One of the most important aspects of computing with data is the ability to manipulate it, to enable subsequent analysis and visualization. R offers a wide range of tools for this purpose. Note that the plyr package provides an even more powerful and convenient means of manipulating and processing data, which I hope to describe in later updates to this page.


Add and remove data

First create a data frame, then remove a column and create a new one:

A <- data.frame(a=LETTERS[1:5], b=1:5, c=rnorm(5))
A$d <- NULL     # to delete column "d"
A$e <- 1:5      # add in a new column "e"
Now create a second data frame (the last column is simply a random mix of 1 & 2).
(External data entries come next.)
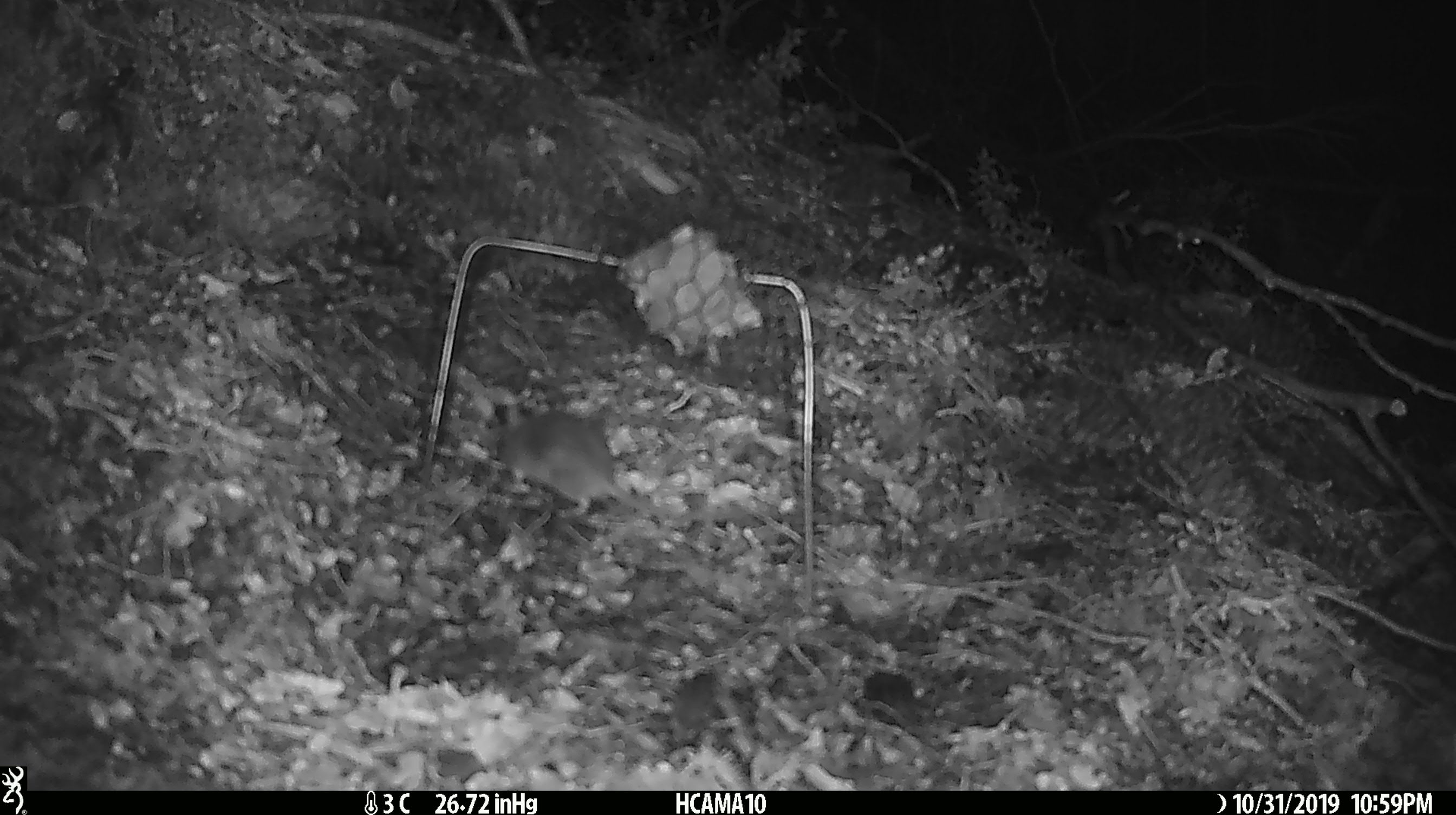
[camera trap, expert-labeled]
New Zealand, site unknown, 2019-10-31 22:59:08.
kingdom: Animalia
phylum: Chordata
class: Mammalia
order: Rodentia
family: Muridae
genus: Mus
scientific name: Mus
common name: mouse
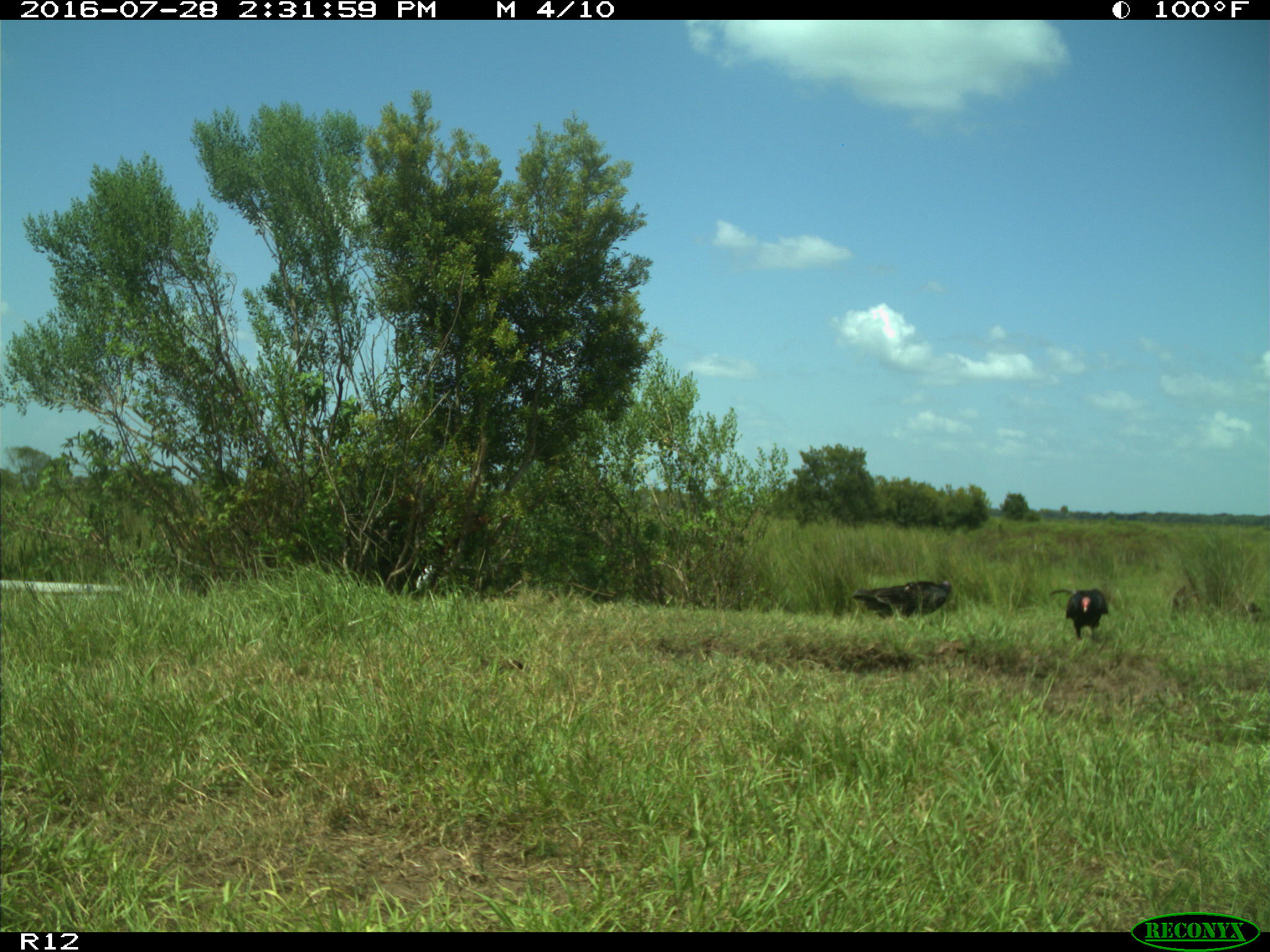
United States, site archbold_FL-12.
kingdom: Animalia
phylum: Chordata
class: Aves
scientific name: Aves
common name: birds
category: unidentified bird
Note the use of the same column names to see what happens when A & B are joined together:
set.seed(123)     # allow reproducible random numbers
B <- data.frame(a=letters[1:5], b=sample(1:2, size=5, replace=TRUE))
Note that the non-numeric columns of both data frames are treated as factors (unless you use stringsAsFactors=FALSE when using data.frame):
> sapply(A, class)
        a         b         c         e 
 "factor" "integer" "numeric" "integer" 

> sapply(B, class)
       aa        bb 
 "factor" "integer" 
To join them together, you could use c, but the result will be a list:
c(A, B)    # creates a list
> class(c(A, B))
[1] "list"
You can either convert this list to a data frame, or else use data.frame:
AB1 <- as.data.frame(c(A, B))
AB2 <- data.frame(A, B)
> identical( AB1, AB2 )
[1] TRUE
Compare this to what happens when using cbind:
AB3 <- cbind(A, B)
colnames(AB2)      # } note the
colnames(AB3)      # }  difference
the identical column names for A & B are rendered unambiguous when using as.data.frame(c(A, B)), by appending .1 to the 2nd data frame column names. It does this using make.unique, which is useful if you need to generate unique elements, given a vector containing duplicated character strings.

do.call

do.call constructs and executes a function call from a name or a function and a list of arguments to be passed to it. It is an extremely useful task, that can be used to join together data data frames stored in a list, for example:

l <- list(first=A[1, ], second=A[2, ], rest=A[-c(1:2), ])
do.call(rbind, l)
This task cannot be performed using c or rbind, without losing the 2 dimensional structure of the data stored within each component of the list.
   - add columns to df, c, data.array(A, newdf)
   - subset, transform, "[", "[[", methods
   - rbind, cbind


Joining data frames

merge is used to perform a database join operation to merge together rows of 2 data frames which share common entries in one or more columns:

A <- data.frame(letter=LETTERS[1:5], a=1:5)
B <- data.frame(letter=LETTERS[sample(10)], x=runif(10))
merge(A, B)   # Return rows with same "letter", combining unique columns from A & B
merge(A, B, all=TRUE)   # see how non-overlapping "letter" values are handled
match identifies common elements between 2 vectors and returns the positions in the second vector of these matching elements in the order they appear in the first vector.
match(c("B", "E"), LETTERS)
match(c("B", "3", "E"), LETTERS)   # returns "NA" if no corresponding match
Using the above example, merge is equivalent to:
B[match(A$letter, B$letter), ]   # same as "merge(A, B)" but with row names from "B"
Some other examples:
x <- rep(LETTERS[1:3], each=3)
match(LETTERS[1:3], x)   # "match" *only* returns position of *first* match
match(x, LETTERS[1:3])   # match returns a vector as long as its first argument 
A more intuitive version of match is %in%:
x[x %in% "B"] <- "b"      # change elements of x equal to "B"
#--Alternatively:
x[grep("C", x)] <- "c"    # change elements of x equal to "C"
On a related theme, the following set operators are also useful:
intersect(1:5, 3:8)
union(1:5, 3:8)
and to identify or remove duplicate entries from a vector:
x <- c(1:5, 3:8)
duplicated(x)         # logical vector
which(duplicated(x))  # return duplicate element numbers
unique(x)             # same as "x[! duplicated(x)]"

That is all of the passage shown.